Bartels stellte den 61. Bericht seit Bestehen des Amtes des Wehrbeauftragten vor. Darin geht er auch auf die "Verletzung der freiheitlich-demokratischen Grundordnung" durch Soldaten ein. Demnach bearbeitete der Militärische Abschirmdienst (MAD) im Bereich Rechtsextremismus im vergangenen Jahr 363 neue Verdachtsfälle, deutlich mehr als 2018, als es 270 waren. Der Wehrbeauftragte begründet das damit, dass die Bundeswehr "sensibel für das Thema" sei. "Extremisten können sich nicht darauf verlassen, dass Kameraden weghören oder wegschauen."

Die Zahl der einschlägigen "meldepflichtigen Ereignisse" habe bei 197 gelegen. 45 Soldaten seien vorzeitig entlassen worden. Bei den meldepflichtigen Ereignissen habe es sich um sogenannte Propagandafälle gehandelt. Dazu zählten unter anderem das Einbringen von extremistischer Musik, das Zeigen des verbotenen "Hitler-Grußes" oder ausländerfeindliche und antisemitische Äußerungen.

Bartels sprach sich dafür aus, dass der MAD die Öffentlichkeit jährlich selbst über die Erkenntnisse zum Phänomenbereich Rechtsextremismus unterrichten soll. "Meine Zahlen jedenfalls sind keine eigenen Erkenntnisse", stellte der Wehrbeauftragte klar. Er beziehe sich lediglich auf Abfragen beim Ministerium. Bartels wies zugleich darauf hin, dass die Bundesbehörde bereits angekündigt habe, künftig MAD-Tätigkeitsberichte zu veröffentlichen.
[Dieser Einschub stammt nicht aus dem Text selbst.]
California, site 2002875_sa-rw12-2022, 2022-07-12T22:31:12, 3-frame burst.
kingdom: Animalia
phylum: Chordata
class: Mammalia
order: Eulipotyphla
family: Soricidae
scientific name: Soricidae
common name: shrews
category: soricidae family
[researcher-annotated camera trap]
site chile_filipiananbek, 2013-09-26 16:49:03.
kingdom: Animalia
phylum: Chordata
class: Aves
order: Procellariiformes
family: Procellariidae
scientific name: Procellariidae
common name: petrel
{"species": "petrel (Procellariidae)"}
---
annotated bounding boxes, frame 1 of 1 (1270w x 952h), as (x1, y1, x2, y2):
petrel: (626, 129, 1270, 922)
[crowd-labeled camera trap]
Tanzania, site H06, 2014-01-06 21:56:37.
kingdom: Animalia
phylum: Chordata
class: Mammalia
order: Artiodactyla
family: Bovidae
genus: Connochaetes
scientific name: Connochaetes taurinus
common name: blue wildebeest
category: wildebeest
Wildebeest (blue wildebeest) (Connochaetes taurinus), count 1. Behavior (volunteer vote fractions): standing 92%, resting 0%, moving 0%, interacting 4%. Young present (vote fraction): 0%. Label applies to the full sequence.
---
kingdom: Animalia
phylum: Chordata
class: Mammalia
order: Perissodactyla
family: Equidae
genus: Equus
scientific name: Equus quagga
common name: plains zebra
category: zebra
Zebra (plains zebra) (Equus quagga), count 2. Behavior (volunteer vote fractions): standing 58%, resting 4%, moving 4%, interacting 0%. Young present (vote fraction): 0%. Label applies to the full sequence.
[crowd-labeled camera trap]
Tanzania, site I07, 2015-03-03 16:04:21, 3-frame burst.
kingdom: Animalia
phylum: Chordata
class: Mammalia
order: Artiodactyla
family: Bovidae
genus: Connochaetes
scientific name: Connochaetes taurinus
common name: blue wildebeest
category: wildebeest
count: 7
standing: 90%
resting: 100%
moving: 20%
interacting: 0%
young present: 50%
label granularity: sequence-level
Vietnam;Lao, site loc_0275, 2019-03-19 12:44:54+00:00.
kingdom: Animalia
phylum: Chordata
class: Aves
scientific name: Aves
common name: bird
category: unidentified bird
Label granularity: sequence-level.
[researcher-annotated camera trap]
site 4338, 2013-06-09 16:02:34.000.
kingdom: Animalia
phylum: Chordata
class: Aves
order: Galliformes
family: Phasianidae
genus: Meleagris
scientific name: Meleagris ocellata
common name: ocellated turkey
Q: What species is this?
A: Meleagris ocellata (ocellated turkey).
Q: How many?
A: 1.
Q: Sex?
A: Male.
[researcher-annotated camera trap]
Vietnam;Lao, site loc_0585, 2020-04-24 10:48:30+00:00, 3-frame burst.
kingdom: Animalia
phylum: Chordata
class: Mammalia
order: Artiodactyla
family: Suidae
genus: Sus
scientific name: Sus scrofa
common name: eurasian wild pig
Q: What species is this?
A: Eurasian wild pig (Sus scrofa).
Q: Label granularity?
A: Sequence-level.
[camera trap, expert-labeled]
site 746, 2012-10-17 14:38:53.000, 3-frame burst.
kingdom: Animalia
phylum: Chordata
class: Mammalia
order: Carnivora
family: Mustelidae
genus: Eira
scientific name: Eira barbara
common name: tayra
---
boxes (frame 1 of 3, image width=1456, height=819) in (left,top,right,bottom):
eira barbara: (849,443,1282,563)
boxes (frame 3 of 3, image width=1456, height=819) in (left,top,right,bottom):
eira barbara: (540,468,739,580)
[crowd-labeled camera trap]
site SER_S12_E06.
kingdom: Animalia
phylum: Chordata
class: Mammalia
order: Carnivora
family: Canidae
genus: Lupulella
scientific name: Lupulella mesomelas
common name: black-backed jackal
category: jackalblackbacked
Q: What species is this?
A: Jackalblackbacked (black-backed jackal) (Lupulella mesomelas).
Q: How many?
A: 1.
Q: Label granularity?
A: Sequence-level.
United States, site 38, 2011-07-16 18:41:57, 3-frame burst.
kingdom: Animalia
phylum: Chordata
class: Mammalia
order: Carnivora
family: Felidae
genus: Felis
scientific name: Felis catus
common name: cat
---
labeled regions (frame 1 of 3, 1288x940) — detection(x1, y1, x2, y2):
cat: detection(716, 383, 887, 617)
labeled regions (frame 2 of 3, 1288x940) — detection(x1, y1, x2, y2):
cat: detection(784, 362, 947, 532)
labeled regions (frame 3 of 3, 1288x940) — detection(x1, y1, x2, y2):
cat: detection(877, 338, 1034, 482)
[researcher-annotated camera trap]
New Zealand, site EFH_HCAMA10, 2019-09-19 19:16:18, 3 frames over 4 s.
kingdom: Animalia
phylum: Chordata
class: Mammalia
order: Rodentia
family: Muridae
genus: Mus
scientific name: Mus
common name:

Die Bundeswehr hat Rechtsextremismus in den eigenen Reihen seit der Enttarnung des mutmaßlichen Rechtsterroristen Franco A. stärker im Blick. Der Soldat Franco A. war 2017 in Untersuchungshaft genommen worden. Er soll ein Attentat auf einen hochrangigen Politiker und Personen des öffentlichen Lebens geplant haben. Dies habe er dann Asylbewerbern in die Schuhe schieben wollen. A. erwartet ein Verfahren vor dem Oberlandesgericht Frankfurt.

Bei der Militärseelsorge ruft Bartels die Bundeswehr auf, mit der Bestellung eines ersten Rabbiners und eines ersten Imams nicht allzu lange zu warten - "nicht nur um schnell einen konkreten Bedarf zu decken, sondern um ein Zeichen zu setzen". Während nach Gründung der Bundeswehr in den 50er Jahren 98 Prozent der Soldaten evangelisch oder katholisch gewesen seien, sehe das heute ganz anders aus: Nach Schätzungen gebe es etwa 300 jüdische und rund 3.000 muslimische Soldatinnen und Soldaten.

In Bezug auf sexuelle Belästigungen und Übergriffe sei die Zahl der Meldungen von 288 im Jahr 2018 auf 345 im vergangenen Jahr gestiegen. An den Regeln des Umgangs zwischen den Geschlechtern müsse weiter gearbeitet werden, resümierte er. Der steigende Frauenanteil in der Bundeswehr werde das Problem nicht von alleine lösen.

Nicht alle Angehörigen der Streitkräfte seien für Vielfalt in den eigenen Reihen gewonnen worden, heißt es in dem Bericht zudem. So habe beispielsweise ein Offizier in einer Eingabe "eine gefühlte Omnipräsenz von transgeschlechtlichen Menschen in der Bundeswehr" beanstandet.

Insgesamt sank laut Bartels die Zahl der bearbeiteten Vorgänge leicht: Waren es demnach 2018 noch 3.939, waren es im Berichtsjahr 3.835. Dieser Trend zeige möglicherweise, dass in der jetzt wieder wachsenden Bundeswehr Unsicherheiten, die sich aus Umstrukturierungen und Standortschließungen ergeben hätten, Geschichte seien.